SCAG, which puts together a formal RTP/SCS for its six-county region every four years, is beginning work on the 2016-2040 plan, and experts say the need and expected results should be similar.


“There is an unquestionable link between transportation infrastructure investment and economic growth,” said John Husing, president of Economics & Politics, Inc. in Redlands. “Building infrastructure creates jobs. Improving mobility allows our goods movement and logistics industries to flourish. Eliminating congestion improves our quality of life. It’s an investment — not simply spending — if we get something in return."


Planning for the 2016-2040 RTP/SCS will be a major topic of discussion May 1-2 as elected leaders and policy makers throughout the region gather in Indian Wells for SCAG’s 2014 Regional Conference & General Assembly.
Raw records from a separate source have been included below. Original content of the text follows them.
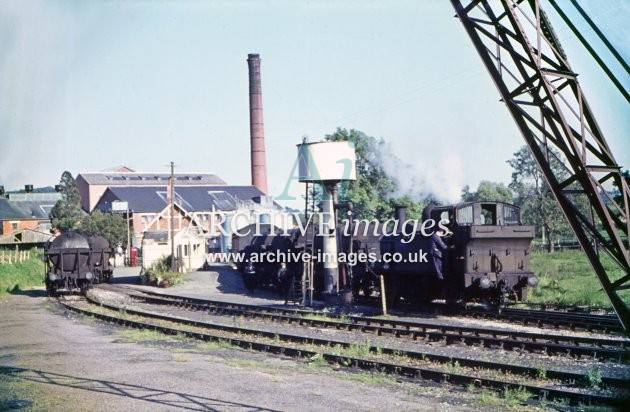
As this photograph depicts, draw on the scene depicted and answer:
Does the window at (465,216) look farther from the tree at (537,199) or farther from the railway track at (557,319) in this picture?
the tree at (537,199)

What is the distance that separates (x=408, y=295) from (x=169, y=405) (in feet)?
41.3

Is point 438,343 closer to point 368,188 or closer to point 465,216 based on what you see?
point 465,216

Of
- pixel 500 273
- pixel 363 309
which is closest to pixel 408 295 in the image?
pixel 363 309

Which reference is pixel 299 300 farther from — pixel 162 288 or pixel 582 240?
pixel 582 240

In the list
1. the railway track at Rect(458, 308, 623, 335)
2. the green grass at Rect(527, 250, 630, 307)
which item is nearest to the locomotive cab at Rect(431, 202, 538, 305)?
the railway track at Rect(458, 308, 623, 335)

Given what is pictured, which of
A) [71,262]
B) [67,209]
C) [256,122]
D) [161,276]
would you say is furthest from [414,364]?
[67,209]

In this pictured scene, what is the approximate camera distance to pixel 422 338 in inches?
578

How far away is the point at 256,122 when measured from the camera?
54.8 meters

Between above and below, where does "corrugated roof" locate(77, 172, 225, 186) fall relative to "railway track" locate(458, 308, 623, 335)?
above

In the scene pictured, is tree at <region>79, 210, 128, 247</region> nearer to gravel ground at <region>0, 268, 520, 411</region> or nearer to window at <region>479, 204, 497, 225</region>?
gravel ground at <region>0, 268, 520, 411</region>

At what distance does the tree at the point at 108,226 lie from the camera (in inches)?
2111

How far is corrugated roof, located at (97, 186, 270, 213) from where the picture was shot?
67812 mm

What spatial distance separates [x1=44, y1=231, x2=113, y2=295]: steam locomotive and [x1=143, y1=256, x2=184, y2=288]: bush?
3871mm

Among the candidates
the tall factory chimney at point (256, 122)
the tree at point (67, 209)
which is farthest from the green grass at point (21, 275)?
the tree at point (67, 209)
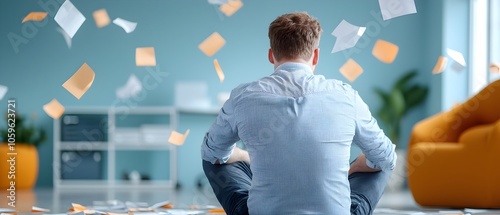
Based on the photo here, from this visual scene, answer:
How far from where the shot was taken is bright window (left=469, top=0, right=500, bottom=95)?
6789 millimetres

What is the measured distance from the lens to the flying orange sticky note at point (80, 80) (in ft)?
9.77

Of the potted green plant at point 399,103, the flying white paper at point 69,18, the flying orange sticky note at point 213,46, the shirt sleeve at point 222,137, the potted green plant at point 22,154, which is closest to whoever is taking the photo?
the shirt sleeve at point 222,137

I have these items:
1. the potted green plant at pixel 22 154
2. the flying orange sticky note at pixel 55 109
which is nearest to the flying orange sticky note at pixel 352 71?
the flying orange sticky note at pixel 55 109

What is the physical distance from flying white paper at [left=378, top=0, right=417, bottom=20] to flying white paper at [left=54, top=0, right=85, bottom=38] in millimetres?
1160

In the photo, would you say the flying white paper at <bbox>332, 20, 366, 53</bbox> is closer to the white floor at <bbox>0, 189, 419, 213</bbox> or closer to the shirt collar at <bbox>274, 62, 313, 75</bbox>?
the shirt collar at <bbox>274, 62, 313, 75</bbox>

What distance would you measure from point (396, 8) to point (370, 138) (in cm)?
83

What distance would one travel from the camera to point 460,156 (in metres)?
4.34

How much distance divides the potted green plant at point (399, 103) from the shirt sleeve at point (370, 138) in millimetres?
5246

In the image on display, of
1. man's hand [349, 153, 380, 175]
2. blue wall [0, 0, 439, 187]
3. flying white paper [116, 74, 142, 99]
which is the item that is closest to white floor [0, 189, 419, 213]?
flying white paper [116, 74, 142, 99]

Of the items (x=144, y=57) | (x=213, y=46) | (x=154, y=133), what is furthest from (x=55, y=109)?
(x=144, y=57)

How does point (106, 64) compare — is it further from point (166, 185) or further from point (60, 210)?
point (60, 210)

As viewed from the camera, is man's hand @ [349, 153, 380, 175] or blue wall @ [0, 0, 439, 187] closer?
man's hand @ [349, 153, 380, 175]

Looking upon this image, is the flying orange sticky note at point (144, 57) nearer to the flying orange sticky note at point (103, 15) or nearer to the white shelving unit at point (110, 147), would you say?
the flying orange sticky note at point (103, 15)

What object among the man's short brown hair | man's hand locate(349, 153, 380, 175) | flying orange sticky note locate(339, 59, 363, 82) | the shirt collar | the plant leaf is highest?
the man's short brown hair
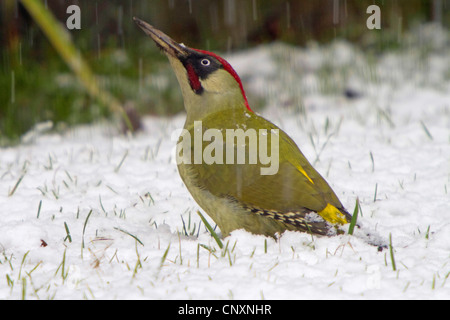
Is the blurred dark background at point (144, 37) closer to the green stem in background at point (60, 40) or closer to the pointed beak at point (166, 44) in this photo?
the green stem in background at point (60, 40)

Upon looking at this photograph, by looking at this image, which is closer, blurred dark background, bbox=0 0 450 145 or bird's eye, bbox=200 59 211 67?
bird's eye, bbox=200 59 211 67

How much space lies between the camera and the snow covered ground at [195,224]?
2381mm

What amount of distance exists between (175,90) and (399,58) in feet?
11.1

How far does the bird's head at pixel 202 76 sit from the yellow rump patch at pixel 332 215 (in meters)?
0.87

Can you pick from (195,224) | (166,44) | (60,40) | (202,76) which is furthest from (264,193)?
(60,40)

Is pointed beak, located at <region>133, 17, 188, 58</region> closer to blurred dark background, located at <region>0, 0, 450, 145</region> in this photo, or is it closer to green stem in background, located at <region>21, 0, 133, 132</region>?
green stem in background, located at <region>21, 0, 133, 132</region>

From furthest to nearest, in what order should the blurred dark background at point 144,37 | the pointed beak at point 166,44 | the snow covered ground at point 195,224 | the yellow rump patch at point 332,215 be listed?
the blurred dark background at point 144,37, the pointed beak at point 166,44, the yellow rump patch at point 332,215, the snow covered ground at point 195,224

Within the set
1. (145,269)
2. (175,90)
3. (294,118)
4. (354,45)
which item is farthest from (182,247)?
(354,45)

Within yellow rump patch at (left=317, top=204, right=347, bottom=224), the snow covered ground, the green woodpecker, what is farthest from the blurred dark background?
yellow rump patch at (left=317, top=204, right=347, bottom=224)

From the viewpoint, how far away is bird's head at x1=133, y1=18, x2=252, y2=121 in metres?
3.33

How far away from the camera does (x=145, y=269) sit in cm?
254

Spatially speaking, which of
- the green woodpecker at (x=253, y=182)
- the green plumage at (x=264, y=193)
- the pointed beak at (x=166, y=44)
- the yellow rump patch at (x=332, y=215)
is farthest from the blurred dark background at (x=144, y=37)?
the yellow rump patch at (x=332, y=215)

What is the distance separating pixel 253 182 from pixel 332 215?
1.31 ft

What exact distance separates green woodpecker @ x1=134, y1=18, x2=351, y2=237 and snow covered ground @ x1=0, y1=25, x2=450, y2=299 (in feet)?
0.29
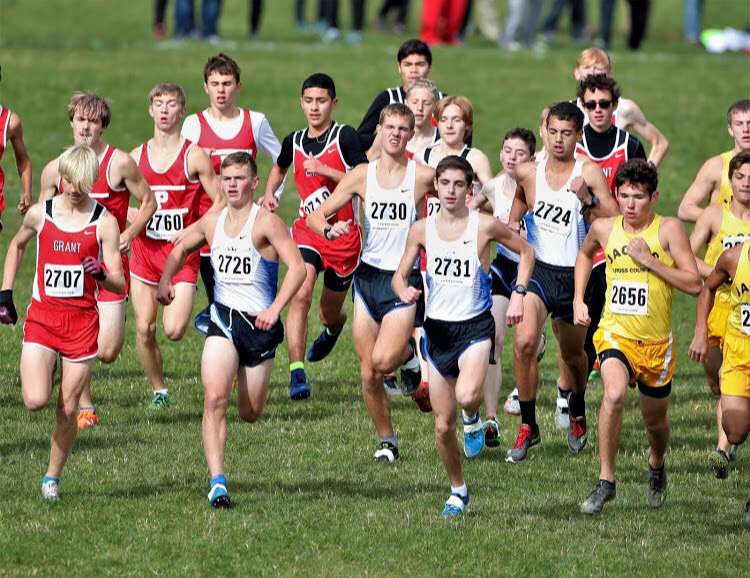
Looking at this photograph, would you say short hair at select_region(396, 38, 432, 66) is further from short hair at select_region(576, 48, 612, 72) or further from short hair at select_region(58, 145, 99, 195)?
short hair at select_region(58, 145, 99, 195)

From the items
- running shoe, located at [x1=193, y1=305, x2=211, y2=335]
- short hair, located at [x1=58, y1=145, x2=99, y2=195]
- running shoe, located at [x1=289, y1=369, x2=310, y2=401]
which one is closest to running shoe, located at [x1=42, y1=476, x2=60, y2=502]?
running shoe, located at [x1=193, y1=305, x2=211, y2=335]

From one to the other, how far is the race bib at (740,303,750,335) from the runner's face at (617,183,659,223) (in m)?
0.93

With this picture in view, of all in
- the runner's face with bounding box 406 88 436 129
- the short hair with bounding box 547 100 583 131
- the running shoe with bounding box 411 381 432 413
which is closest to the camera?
the short hair with bounding box 547 100 583 131

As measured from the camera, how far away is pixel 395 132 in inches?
529

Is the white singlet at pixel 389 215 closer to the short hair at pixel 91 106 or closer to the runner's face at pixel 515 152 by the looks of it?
the runner's face at pixel 515 152

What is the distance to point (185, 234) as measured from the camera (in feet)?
40.8

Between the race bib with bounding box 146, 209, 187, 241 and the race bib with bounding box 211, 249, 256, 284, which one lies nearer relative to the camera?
the race bib with bounding box 211, 249, 256, 284

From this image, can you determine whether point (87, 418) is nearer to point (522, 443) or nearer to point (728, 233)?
point (522, 443)

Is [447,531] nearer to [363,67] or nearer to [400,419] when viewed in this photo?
[400,419]

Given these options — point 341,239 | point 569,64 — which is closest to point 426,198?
point 341,239

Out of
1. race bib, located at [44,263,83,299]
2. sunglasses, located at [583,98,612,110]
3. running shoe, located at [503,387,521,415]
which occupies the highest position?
sunglasses, located at [583,98,612,110]

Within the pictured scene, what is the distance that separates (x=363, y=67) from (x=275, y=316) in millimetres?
20188

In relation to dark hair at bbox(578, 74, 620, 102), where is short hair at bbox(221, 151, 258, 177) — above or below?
below

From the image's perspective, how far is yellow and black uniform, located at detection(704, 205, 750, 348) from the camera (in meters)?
13.4
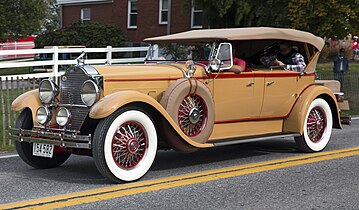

For Orange County, among the projects included in the 2012 plan were:


·       Adding one mixed-flow lane in each direction, converting existing HOV lane to HOT lane, and adding 1 additional HOT lane on I-405 from SR-73 to I-605, along with additional capital improvements at a cost of $1.7 billion;

·       Adding two mixed-flow lanes in each direction and one additional mixed-flow lane in each direction plus climbing lanes on SR-241 from I-5 to Oso Parkway at a cost of  $1.5 billion;

·       Adding high-frequency Metrolink service from Laguna Niguel to LA and providing corridor improvements and rail feeder service within the county at a cost of $1.2 billion;

·       Adding two mixed-flow lanes in each direction, plus climbing and auxiliary lanes on SR-241/261/133 from SR-91 to I-5/Jamboree at a cost of $1.2 billion;

·       Completing the Anaheim Rapid Connection: Elevated fixed-guideway system connecting the Anaheim Regional transportation Intermodal Center, the Platinum Triangle, and the Anaheim Resort at a cost of $676 million.





The investment is needed to address aging infrastructure and expected population growth to 3.4 million people in Orange County by 2035.


“Like the rest of Southern California, Orange County is growing, and so is the need for investment in highways and transit systems,” said Hasan Ikhrata, executive director of SCAG.


In 2012, for the first time, SCAG integrated land use, housing and environmental strategies into its RTP to meet emissions-reduction targets by the California Air Resources Board. By encouraging community revitalization and neighborhoods that are bike and pedestrian friendly, with convenient access to transit, Orange County households would save, on average, $4,000 a year in fuel, auto operating, energy and water costs.


The most obvious impact, however, would be felt on the road. Without the investments included in the 2012 RTP/SCS, average traffic delays are expected to increase slightly by 2035. With the investments, delays would fall by 6 minutes per day.


Of the $55.1 billion included for Orange County, $21.9 billion would go to highways, $7.4 billion to local streets and roads, and $25.8 billion to transit.